The menu is symmetrical—in fact, it's a perfect grid. Four horizontal divisions (Meat Plates, Starters, Mains, and Sides) are further marshaled into two columns, one headed "Famiglia Chiarelli" (his mother), the other "Familie Dieterle" (his father), with 14 dishes per parent.

Let's make a comparison. From Dad's side comes a magnificent duck schnitzel ($29), brown as a bun just out of the oven and richly textured, reminding us that duck meatballs were a signature of Dieterle's on Top Chef. It comes with a cucumber-potato salad, quark-cheese spaetzle toasted to crunchiness, and stewed wolfberries—German sounding, but really just the currently faddish Chinese gojis. Mom steps forward with a perfect marrow bone ($16) sluiced with sea urchin and Meyer-lemon aioli. Feathery baby celery leaves decorate the top like a forest canopy shading a brook of liquid fat.

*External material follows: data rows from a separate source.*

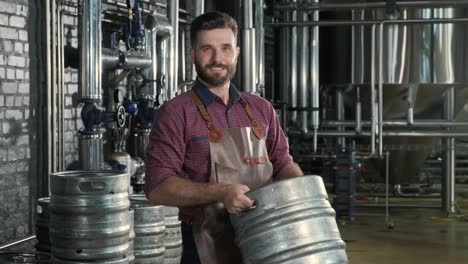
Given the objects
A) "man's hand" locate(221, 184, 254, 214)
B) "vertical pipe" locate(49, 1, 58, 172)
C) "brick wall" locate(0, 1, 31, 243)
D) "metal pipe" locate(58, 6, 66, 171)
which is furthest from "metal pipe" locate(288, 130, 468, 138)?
"man's hand" locate(221, 184, 254, 214)

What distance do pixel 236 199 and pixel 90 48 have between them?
2.32 metres

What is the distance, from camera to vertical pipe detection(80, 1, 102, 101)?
4.11 metres

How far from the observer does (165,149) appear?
7.03 feet

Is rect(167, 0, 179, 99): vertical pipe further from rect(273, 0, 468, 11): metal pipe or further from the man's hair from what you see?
the man's hair

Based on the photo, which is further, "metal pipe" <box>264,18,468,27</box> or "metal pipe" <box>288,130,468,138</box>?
"metal pipe" <box>288,130,468,138</box>

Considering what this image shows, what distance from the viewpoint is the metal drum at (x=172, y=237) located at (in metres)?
4.17

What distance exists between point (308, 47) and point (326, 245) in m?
5.37

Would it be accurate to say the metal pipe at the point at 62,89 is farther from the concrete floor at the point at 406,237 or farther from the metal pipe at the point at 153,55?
the concrete floor at the point at 406,237

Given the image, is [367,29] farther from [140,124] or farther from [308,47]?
[140,124]

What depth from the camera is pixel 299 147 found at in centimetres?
742

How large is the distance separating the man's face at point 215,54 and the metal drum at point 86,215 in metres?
1.08

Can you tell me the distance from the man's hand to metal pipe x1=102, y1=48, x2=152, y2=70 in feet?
8.49

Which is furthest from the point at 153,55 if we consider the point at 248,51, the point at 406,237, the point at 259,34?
the point at 406,237

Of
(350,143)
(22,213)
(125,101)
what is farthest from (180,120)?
(350,143)
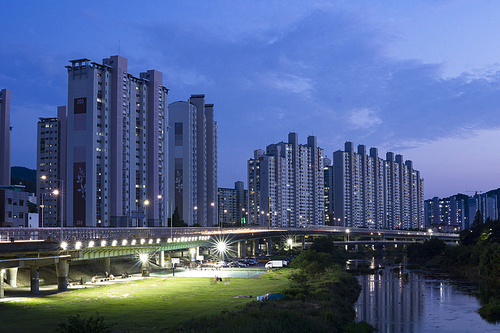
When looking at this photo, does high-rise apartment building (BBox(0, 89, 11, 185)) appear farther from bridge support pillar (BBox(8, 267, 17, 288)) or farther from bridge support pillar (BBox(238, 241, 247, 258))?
bridge support pillar (BBox(8, 267, 17, 288))

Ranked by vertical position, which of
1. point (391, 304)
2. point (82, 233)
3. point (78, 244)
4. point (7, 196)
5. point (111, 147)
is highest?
point (111, 147)

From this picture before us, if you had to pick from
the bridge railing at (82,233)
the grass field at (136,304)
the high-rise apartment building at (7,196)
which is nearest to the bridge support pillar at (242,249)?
the bridge railing at (82,233)

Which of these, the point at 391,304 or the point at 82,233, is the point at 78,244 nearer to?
the point at 82,233

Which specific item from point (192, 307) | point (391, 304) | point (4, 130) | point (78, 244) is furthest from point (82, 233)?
point (4, 130)

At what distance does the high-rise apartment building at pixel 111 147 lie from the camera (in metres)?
140

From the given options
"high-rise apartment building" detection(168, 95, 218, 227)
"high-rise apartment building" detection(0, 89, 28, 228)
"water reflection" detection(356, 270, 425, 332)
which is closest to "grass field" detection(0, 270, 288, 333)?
"water reflection" detection(356, 270, 425, 332)

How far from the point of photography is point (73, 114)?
14125 centimetres

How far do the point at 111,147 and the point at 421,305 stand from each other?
108027 mm

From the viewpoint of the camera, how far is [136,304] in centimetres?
4819

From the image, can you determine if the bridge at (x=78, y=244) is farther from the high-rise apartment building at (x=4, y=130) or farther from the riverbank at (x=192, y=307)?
the high-rise apartment building at (x=4, y=130)

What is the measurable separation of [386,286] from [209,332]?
6304cm

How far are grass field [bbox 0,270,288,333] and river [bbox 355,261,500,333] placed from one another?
14.2m

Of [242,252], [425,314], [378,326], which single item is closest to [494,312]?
[425,314]

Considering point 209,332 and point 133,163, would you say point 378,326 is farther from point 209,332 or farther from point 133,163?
point 133,163
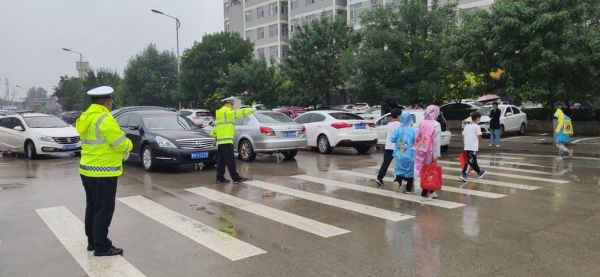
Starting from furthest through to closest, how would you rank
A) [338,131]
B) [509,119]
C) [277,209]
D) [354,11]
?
[354,11], [509,119], [338,131], [277,209]

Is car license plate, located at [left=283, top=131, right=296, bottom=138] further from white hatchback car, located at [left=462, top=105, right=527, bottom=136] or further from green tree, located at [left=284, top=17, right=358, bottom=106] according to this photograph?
green tree, located at [left=284, top=17, right=358, bottom=106]

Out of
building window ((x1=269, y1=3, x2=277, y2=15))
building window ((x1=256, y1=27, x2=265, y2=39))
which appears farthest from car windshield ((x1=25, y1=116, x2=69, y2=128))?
building window ((x1=256, y1=27, x2=265, y2=39))

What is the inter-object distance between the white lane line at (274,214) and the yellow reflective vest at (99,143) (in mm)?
2466

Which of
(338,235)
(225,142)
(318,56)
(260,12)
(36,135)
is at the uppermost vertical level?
(260,12)

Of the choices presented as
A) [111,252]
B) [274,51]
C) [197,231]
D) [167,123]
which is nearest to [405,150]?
[197,231]

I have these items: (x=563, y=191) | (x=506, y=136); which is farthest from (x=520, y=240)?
(x=506, y=136)

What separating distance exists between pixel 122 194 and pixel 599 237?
7428 millimetres

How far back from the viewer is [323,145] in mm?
15984

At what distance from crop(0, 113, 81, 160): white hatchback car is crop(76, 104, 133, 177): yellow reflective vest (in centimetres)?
1143

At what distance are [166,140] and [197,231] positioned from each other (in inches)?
227

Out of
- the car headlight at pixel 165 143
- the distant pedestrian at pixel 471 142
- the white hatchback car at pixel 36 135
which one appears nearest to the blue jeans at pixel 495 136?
the distant pedestrian at pixel 471 142

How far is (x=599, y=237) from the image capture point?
585 centimetres

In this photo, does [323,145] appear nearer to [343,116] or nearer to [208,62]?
[343,116]

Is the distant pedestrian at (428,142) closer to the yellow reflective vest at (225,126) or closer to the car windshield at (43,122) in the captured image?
the yellow reflective vest at (225,126)
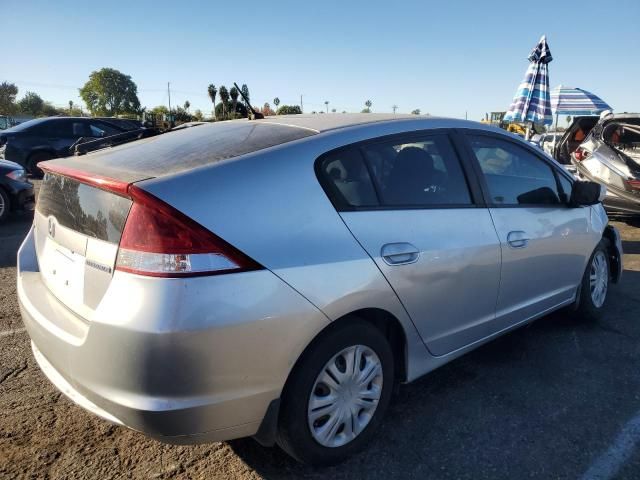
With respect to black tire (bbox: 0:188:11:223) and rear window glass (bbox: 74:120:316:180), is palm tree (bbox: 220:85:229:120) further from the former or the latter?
rear window glass (bbox: 74:120:316:180)

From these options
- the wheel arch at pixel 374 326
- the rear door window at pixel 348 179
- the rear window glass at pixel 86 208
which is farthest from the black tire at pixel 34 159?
the wheel arch at pixel 374 326

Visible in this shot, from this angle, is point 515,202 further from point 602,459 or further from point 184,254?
point 184,254

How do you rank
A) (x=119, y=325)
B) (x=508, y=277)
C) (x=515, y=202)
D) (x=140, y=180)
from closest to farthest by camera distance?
(x=119, y=325), (x=140, y=180), (x=508, y=277), (x=515, y=202)

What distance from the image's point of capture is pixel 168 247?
176cm

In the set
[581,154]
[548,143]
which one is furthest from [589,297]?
[548,143]

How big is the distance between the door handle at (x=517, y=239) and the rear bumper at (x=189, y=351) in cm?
149

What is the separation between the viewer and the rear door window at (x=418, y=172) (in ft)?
7.98

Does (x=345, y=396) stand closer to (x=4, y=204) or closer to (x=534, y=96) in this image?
(x=4, y=204)

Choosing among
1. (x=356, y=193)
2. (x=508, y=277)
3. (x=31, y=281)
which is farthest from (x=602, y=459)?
(x=31, y=281)

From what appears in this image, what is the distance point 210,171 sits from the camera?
1938 mm

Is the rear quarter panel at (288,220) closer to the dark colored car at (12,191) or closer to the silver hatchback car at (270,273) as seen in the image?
the silver hatchback car at (270,273)

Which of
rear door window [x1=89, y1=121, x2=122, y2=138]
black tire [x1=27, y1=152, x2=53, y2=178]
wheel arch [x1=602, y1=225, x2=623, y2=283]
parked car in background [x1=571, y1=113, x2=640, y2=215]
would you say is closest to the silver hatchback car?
wheel arch [x1=602, y1=225, x2=623, y2=283]

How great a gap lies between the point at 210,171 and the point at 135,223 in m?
0.35

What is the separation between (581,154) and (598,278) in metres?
4.74
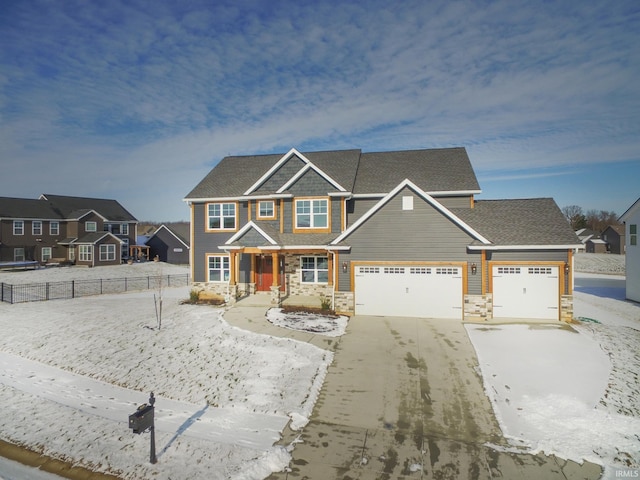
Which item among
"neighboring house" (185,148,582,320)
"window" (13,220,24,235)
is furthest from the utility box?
"window" (13,220,24,235)

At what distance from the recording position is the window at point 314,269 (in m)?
20.0

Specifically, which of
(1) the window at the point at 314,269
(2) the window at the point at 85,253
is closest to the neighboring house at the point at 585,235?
(1) the window at the point at 314,269

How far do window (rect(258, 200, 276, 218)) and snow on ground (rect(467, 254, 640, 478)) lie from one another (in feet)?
38.1

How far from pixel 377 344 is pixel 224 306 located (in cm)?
902

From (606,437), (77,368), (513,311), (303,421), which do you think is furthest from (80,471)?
(513,311)

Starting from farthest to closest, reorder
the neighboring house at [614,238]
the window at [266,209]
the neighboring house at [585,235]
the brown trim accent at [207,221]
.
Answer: the neighboring house at [585,235]
the neighboring house at [614,238]
the brown trim accent at [207,221]
the window at [266,209]

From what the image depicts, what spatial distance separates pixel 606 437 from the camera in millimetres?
7242

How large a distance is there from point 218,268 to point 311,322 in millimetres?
8267

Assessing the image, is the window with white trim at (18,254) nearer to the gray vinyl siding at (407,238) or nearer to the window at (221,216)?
the window at (221,216)

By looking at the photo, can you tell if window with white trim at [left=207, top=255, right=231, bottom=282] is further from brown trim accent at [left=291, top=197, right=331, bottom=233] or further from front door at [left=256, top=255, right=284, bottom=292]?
brown trim accent at [left=291, top=197, right=331, bottom=233]

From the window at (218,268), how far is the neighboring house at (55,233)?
89.6ft

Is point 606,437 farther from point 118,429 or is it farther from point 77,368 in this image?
point 77,368

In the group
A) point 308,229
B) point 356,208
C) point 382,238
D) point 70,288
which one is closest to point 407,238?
point 382,238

Now, Dad counters with a potage that might be a riff on matzo-ball soup, featuring tiny pretzel dumplings bobbing in a dark and stormy broth accentuated with kale, mushrooms, and marjoram. Mom replies with a braised beef braciola, a classic southern Italian dish often seen at New York street fairs. This hearty brisket roulade stuffed with pecorino lounges in a thick tomato sauce skirted with polenta—though not as much as you might like. Mom also wows with her salt-cod gnudi (pronounced "nudie," basically naked ravioli) and grilled romaine lettuce, which is something like a warm Caesar salad. Dad, who seems obsessed with duck, deserves his due for a braised cube of it with potato-chip-crisp skin, served with watermelon radish and huckleberry jus.

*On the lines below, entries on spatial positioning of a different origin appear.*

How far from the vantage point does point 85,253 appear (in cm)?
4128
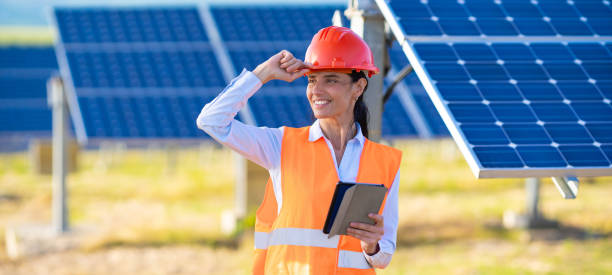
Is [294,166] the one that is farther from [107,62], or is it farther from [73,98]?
[107,62]

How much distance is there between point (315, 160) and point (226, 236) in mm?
9336

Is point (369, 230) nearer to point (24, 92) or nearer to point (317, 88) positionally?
point (317, 88)

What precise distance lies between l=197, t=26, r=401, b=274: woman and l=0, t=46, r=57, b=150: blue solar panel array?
21493 millimetres

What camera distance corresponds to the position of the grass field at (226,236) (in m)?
10.8

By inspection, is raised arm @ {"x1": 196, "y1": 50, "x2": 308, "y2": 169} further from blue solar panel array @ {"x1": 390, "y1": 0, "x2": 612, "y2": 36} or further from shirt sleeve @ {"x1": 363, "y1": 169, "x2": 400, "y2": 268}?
blue solar panel array @ {"x1": 390, "y1": 0, "x2": 612, "y2": 36}

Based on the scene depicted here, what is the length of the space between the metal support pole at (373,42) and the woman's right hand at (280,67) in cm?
157

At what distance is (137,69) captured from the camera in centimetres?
1462

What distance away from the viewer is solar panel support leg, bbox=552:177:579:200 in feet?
13.5

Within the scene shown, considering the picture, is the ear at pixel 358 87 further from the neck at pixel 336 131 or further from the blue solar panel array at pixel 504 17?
the blue solar panel array at pixel 504 17

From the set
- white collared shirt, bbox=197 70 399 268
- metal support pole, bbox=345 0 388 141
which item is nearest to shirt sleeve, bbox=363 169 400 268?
white collared shirt, bbox=197 70 399 268

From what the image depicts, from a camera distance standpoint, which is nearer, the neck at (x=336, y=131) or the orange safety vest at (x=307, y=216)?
the orange safety vest at (x=307, y=216)

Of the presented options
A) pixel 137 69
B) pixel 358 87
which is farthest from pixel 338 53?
pixel 137 69

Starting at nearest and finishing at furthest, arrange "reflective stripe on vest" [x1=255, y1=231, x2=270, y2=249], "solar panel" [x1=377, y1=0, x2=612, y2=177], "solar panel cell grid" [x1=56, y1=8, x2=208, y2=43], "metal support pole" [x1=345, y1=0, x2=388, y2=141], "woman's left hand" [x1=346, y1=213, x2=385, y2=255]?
1. "woman's left hand" [x1=346, y1=213, x2=385, y2=255]
2. "reflective stripe on vest" [x1=255, y1=231, x2=270, y2=249]
3. "solar panel" [x1=377, y1=0, x2=612, y2=177]
4. "metal support pole" [x1=345, y1=0, x2=388, y2=141]
5. "solar panel cell grid" [x1=56, y1=8, x2=208, y2=43]

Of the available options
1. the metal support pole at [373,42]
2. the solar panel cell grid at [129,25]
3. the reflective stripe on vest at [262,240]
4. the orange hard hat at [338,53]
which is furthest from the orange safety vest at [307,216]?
the solar panel cell grid at [129,25]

But everything is not hunky-dory in the family kitchen. Fumbles include a stone bass tonnato, the fish subbing for the usual veal in a tuna sauce that isn't assertive enough (Mom, $30), and potatoes fried in aged-beef tallow (Dad, $10). It once worked for McDonald's, but doesn't work here. Overall, though, the food is excellent, and represents a leap forward for Dieterle as a chef, who is cooking more assertively in this venue than ever before. But who wins the battle? I'd have to say Mom, but maybe because Italian cooking is inherently more interesting. Or maybe Dieterle has more enthusiasm for the mother-identified dishes? Holy Oedipus!

Harmonizing the culinary stances of Ma and Pa is the pastry chef. Her most impressive production is a delicious ginger stout cake ($10), proffered with a poached pear and honey ice cream, mixing dark and light flavors. Given that her name is Ginger Fisher, could it be that she's conducting her own self-analysis, too?